Zastanawiacie się pewnie co tu robię. Docieranie tutaj pamiętam na zasadzie wgapiania się w etykietę. Długotrwałego, rozciągniętego patrzenia, tyle że nie do końca. Obejmowałam wzrokiem określoną liczbę punktów, które się w siebie wzajemnie wcierały, nic, ale objęte ramką. No i światła. Zamiast cieni za każdym kształtem mam coś świetlistego, co zostaje i nakłada się na kolejne widoki. A cienie są piękne, układają twarze w uśmiechy.
Tam, skąd wyszłam (niedawno) zostawiłam osoby, za którymi tęsknię
Ale wrócę, wiecie? Szykuje się piżama party.
Tutaj, gdzie jestem, jest zupełnie ciekawie. Ludzie palą raczej drogi tytoń, przystanki autobusowe śmierdzą szczyną, dziś całe miasto śmierdziało.

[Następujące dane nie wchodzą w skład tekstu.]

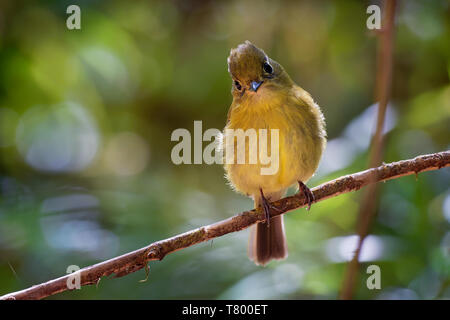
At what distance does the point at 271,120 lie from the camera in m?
3.07

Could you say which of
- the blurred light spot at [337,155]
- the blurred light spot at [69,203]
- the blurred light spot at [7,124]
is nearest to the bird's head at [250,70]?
the blurred light spot at [337,155]

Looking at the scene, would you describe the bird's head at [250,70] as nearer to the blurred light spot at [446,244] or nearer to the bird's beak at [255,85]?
the bird's beak at [255,85]

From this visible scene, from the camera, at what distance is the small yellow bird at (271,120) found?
306cm

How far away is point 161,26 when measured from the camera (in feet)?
16.6

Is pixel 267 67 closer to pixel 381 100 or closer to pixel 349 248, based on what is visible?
pixel 381 100

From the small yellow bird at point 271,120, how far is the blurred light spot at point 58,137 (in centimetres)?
169

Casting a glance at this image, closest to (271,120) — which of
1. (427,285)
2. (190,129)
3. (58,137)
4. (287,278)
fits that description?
(287,278)

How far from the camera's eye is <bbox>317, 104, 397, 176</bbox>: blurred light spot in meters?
3.46

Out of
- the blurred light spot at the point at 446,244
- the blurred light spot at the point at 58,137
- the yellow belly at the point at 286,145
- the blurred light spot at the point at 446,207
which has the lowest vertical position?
the blurred light spot at the point at 446,244

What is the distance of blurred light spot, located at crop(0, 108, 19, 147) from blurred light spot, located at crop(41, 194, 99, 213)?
0.68m

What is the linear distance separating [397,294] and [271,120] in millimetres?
1209

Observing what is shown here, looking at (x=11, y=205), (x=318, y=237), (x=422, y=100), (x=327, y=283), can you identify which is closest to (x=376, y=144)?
(x=327, y=283)

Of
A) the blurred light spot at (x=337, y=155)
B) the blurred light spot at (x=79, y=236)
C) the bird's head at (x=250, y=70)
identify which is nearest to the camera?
the bird's head at (x=250, y=70)

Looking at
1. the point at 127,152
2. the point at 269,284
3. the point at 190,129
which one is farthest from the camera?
the point at 127,152
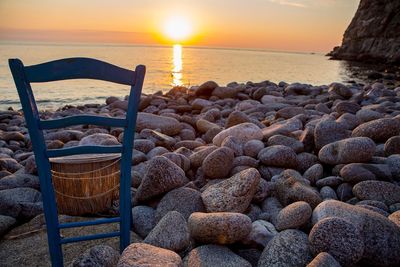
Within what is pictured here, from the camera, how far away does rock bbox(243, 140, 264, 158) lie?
15.5ft

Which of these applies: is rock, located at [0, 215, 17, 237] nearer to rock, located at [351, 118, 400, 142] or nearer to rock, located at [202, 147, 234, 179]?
rock, located at [202, 147, 234, 179]

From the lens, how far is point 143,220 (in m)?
3.45

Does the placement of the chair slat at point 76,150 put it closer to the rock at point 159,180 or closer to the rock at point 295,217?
the rock at point 159,180

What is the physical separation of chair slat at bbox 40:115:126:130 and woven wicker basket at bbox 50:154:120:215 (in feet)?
2.29

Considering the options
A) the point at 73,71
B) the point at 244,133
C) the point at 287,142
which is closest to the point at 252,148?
the point at 287,142

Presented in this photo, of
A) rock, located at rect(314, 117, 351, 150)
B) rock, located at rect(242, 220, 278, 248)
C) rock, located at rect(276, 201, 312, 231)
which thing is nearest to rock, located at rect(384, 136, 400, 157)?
rock, located at rect(314, 117, 351, 150)

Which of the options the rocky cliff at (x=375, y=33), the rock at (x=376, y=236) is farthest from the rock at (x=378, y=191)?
the rocky cliff at (x=375, y=33)

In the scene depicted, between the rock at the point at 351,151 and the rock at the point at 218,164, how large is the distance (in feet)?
3.76

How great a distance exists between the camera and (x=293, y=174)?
12.6 ft

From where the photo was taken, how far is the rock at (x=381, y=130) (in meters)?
4.56

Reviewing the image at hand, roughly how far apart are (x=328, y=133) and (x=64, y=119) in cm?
336

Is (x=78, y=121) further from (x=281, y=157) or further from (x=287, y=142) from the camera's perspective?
(x=287, y=142)

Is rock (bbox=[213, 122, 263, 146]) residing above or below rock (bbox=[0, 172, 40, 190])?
above

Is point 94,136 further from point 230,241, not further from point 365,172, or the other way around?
point 365,172
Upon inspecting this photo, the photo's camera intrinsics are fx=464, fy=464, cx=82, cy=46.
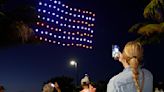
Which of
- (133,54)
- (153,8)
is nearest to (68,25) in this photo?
(153,8)

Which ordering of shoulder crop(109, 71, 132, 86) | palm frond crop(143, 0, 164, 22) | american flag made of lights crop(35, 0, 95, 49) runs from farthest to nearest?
american flag made of lights crop(35, 0, 95, 49), palm frond crop(143, 0, 164, 22), shoulder crop(109, 71, 132, 86)

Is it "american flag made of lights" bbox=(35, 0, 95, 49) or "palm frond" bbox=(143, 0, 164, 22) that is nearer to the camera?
"palm frond" bbox=(143, 0, 164, 22)

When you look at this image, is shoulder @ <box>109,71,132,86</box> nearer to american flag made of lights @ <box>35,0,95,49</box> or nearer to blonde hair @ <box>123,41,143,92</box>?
blonde hair @ <box>123,41,143,92</box>

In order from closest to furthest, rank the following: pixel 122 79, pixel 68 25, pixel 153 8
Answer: pixel 122 79, pixel 153 8, pixel 68 25

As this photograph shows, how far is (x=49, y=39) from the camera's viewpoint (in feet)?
109

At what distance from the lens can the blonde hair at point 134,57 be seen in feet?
11.8

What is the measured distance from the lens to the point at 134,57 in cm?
361

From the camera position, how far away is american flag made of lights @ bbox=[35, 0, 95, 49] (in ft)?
111

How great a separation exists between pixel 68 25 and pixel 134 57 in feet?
106

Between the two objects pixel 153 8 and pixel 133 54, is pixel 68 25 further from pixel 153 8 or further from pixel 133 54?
pixel 133 54

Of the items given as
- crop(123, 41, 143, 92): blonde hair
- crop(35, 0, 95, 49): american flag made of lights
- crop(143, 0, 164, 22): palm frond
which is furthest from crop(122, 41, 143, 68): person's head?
crop(35, 0, 95, 49): american flag made of lights

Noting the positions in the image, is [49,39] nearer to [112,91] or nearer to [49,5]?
[49,5]

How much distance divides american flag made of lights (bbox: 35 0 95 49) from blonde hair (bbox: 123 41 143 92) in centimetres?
2929

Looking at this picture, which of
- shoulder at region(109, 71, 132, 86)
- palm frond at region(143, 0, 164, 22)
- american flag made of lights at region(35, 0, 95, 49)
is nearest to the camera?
shoulder at region(109, 71, 132, 86)
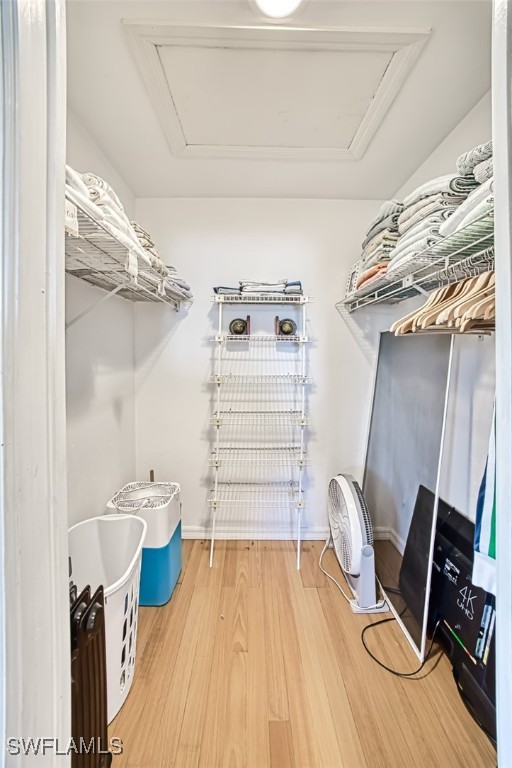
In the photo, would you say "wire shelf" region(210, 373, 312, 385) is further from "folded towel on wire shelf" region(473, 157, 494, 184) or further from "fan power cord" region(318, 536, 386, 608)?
"folded towel on wire shelf" region(473, 157, 494, 184)

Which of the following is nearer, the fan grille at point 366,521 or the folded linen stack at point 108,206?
the folded linen stack at point 108,206

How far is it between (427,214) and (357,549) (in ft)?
5.50

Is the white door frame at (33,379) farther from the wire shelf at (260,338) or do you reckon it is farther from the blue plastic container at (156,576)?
the wire shelf at (260,338)

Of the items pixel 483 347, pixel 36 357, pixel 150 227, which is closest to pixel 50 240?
pixel 36 357

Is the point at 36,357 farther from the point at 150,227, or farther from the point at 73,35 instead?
the point at 150,227

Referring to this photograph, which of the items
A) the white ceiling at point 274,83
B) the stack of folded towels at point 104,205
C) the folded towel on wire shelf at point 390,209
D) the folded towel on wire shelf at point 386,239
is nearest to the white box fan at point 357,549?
the folded towel on wire shelf at point 386,239

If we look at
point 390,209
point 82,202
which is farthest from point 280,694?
point 390,209

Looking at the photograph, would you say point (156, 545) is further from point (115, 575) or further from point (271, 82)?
point (271, 82)

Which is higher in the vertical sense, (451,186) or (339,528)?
(451,186)

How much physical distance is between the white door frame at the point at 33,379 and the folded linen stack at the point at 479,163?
116 cm

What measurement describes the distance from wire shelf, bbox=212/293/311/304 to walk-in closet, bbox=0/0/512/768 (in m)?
0.02

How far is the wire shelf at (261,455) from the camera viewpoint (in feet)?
8.05

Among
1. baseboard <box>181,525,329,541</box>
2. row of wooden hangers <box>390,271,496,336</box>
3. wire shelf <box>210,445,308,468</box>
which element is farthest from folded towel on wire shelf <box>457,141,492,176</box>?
baseboard <box>181,525,329,541</box>

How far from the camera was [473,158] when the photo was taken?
1085 millimetres
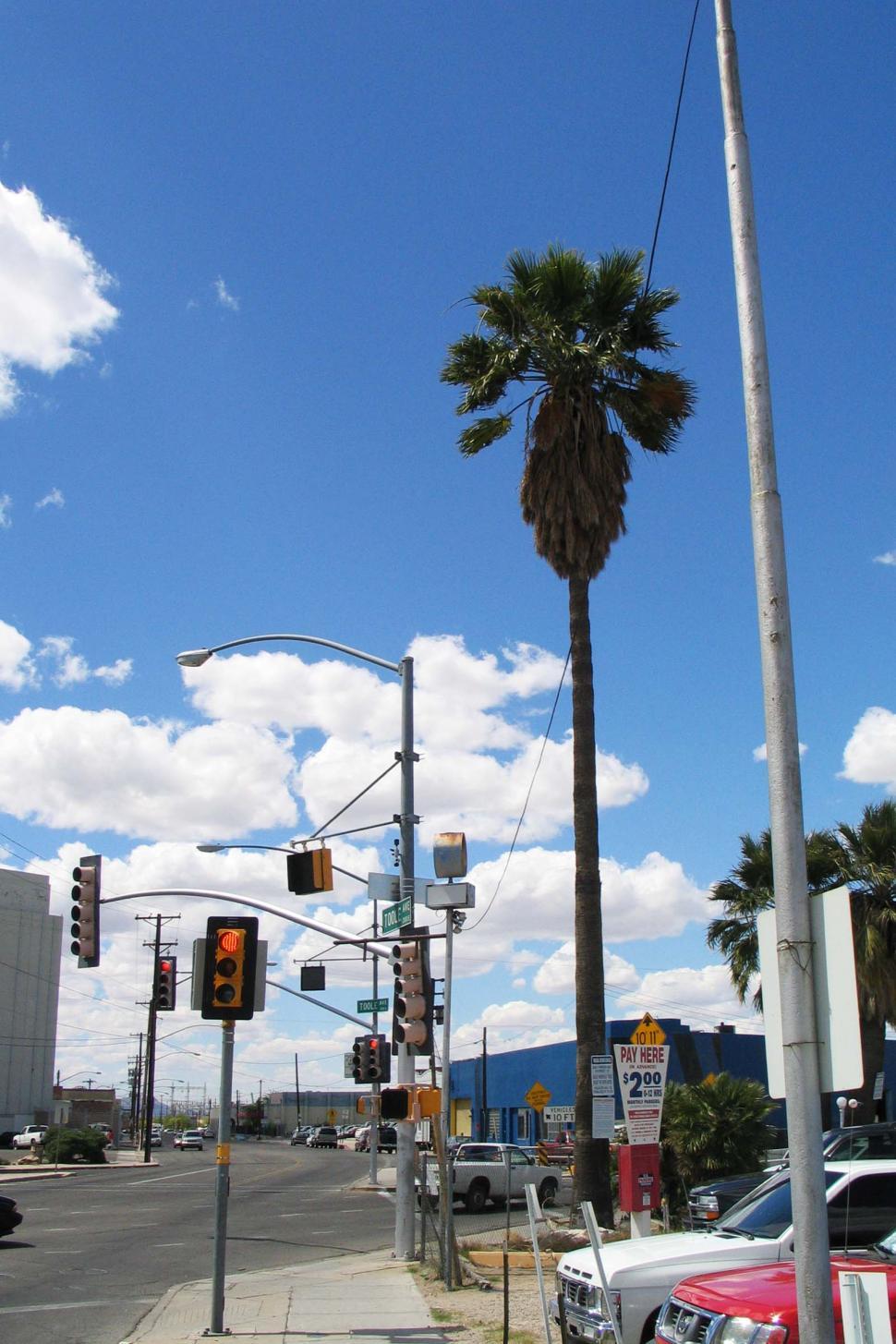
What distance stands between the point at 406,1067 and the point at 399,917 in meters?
2.71

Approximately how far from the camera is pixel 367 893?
63.8 ft

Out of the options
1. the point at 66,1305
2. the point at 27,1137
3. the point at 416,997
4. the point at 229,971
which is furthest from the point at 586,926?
the point at 27,1137

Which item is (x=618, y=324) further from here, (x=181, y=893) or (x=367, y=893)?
(x=181, y=893)

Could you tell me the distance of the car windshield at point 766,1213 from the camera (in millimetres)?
9766

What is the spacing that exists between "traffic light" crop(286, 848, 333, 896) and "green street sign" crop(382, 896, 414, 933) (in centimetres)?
309

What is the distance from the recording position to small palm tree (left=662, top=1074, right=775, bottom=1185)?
20.5 metres

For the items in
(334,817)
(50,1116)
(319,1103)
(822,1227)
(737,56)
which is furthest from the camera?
(319,1103)

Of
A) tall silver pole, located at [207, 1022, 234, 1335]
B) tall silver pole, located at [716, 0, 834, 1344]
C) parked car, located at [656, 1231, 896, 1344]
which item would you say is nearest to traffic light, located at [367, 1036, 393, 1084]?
tall silver pole, located at [207, 1022, 234, 1335]

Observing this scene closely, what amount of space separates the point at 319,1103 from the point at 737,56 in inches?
7958

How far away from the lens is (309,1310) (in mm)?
13758

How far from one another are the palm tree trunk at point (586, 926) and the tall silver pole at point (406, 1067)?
2.40 m

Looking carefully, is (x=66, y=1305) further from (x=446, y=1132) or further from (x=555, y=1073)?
(x=555, y=1073)

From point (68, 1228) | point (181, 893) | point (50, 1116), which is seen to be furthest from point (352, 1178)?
point (50, 1116)

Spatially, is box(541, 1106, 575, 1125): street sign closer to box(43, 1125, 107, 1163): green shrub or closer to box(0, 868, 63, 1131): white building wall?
box(43, 1125, 107, 1163): green shrub
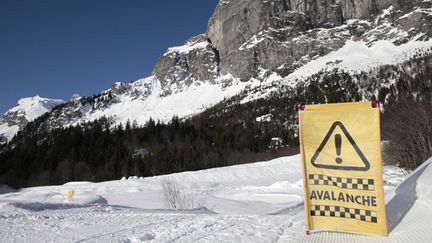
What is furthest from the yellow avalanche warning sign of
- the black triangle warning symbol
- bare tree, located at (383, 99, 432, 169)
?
bare tree, located at (383, 99, 432, 169)

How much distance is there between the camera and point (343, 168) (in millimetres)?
5031

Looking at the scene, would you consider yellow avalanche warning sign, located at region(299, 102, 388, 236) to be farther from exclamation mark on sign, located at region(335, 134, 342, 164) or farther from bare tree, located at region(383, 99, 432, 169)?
bare tree, located at region(383, 99, 432, 169)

Do tego stopnia, że poczułam dyskomfort. A szczelnie się chronię przed uczuciem obcości.
Mieszkam w niewielkim mieszkaniu, którego gabaryt generalnie wystarcza. Moja pamięć przestrzeni nie jest doskonała, kilka razy się zgubiłam. Ostatnio wczoraj, jak bolała mnie głowa i nie pomyślałam, że może być tak ślisko. Długo leżałam, zapomniałam że to mieszkanie może być płynne. Płynnawe? Przelewa się z jednej strony dłoni na drugą. Czasami piszczy jak myszka. W każdym razie, gdy w końcu już postanowiłam postawić stopę na podłodze okazała się mieć fakturę starej maty łazienkowej, gąbczaste pałeczki połączone gumkową siatką. Stajesz, trochę się zapadasz w coś ewidentnie mokrego, patrzysz : zielona w żółte kwiatki, przekaz (chyba) : „udaje że oddycham”, trochę jęczy. W takiej sytuacji musiałam wyjść na spacer.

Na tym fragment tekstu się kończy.